** Opdracht **
Leg in één tot drie zinnen uit waarom Nico van Ruiten volgens de tekst over de landbouwminister in een nieuw kabinet weer een zelfstandige landbouwminister wil.
##### Tekst ter analyse
Waarom Nico van Ruiten een landbouwminister wil in een nieuw kabinet

    Het kabinet Rutte I kende een ministerie van Economische Zaken, Landbouw en Innovatie (EL&I). In het huidige kabinet Rutte II verdween Landbouw uit de naam en heette het departement kortweg ministerie van Economische Zaken (EZ). Over land- en tuinbouwzaken gaat sindsdien een staatssecretaris. Dat moet in een nieuw kabinet anders, vindt voorzitter Nico van Ruiten van LTO Glaskracht Nederland. Hij pleit voor een terugkeer van de landbouwminister.

     

    Op het ministerie van EZ zitten land- en tuinbouwzaken in de beleidsportefeuille van staatssecretaris Martijn van Dam (PvdA). Hij wordt daarbij ondersteund door beleidsambtenaren van de afdeling Plantaardige Agroketens en Voedselkwaliteit (PAV). „Wij ervaren echter nog veel te veel dat dat een ministerie is binnen een ministerie”, zegt voorzitter Nico van Ruiten van LTO Glaskracht Nederland. De glastuinbouwvoorman ziet in een nieuw kabinet liever een volwaardig landbouwminister terugkeren. „Het belang van de agrarische export voor de Nederlandse economie is groot en moet daarom in de persoon van een zelfstandig landbouwminister vertegenwoordigd zijn in de ministerraad.”
##########
##### Datasetfragment
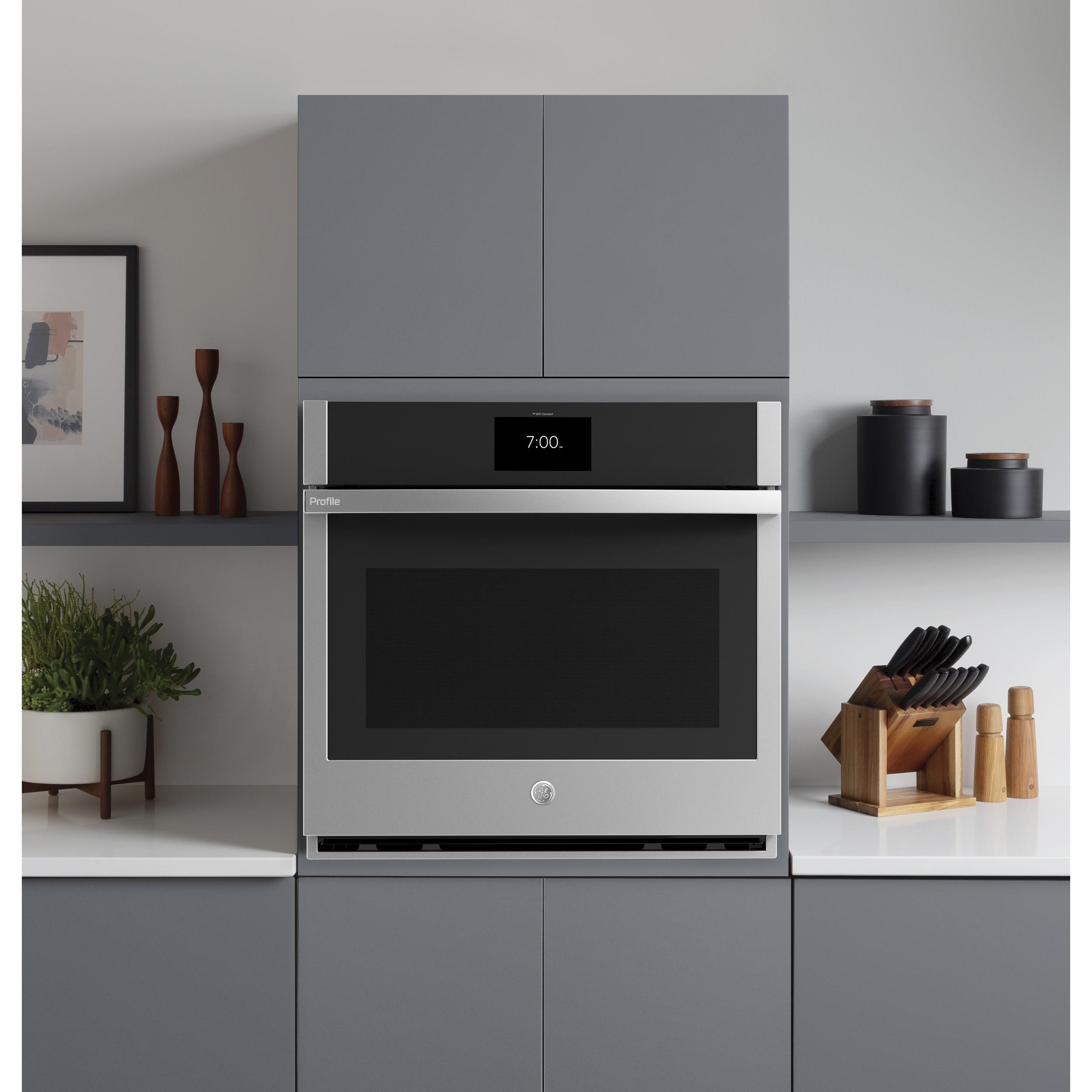 GE Profile 27-inch, 4.3 cu.ft. Built-in Single Wall Oven with Convection Technology PKS7000SNSS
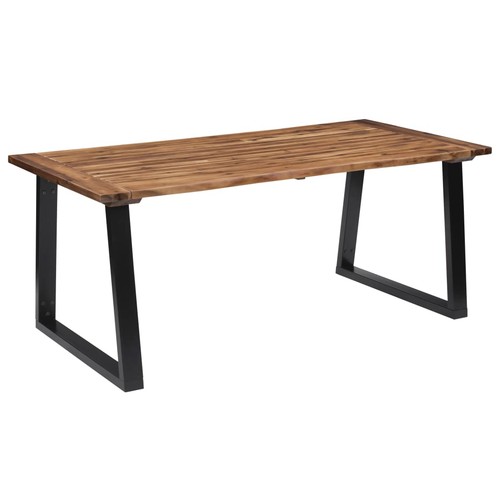 Akazie massiv esstisch 180cm - massiv,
##########
** Antwoord **
Volgens Van Ruiten is de agrarische export van groot belang voor de Nederlandse economie. Daarom moet dat belang in de ministerraad vertegenwoordigd zijn door een zelfstandige landbouwminister. Hij zegt ook dat de behandeling van land- en tuinbouwzaken binnen het ministerie van EZ nu nog te veel wordt ervaren als een ministerie binnen een ministerie.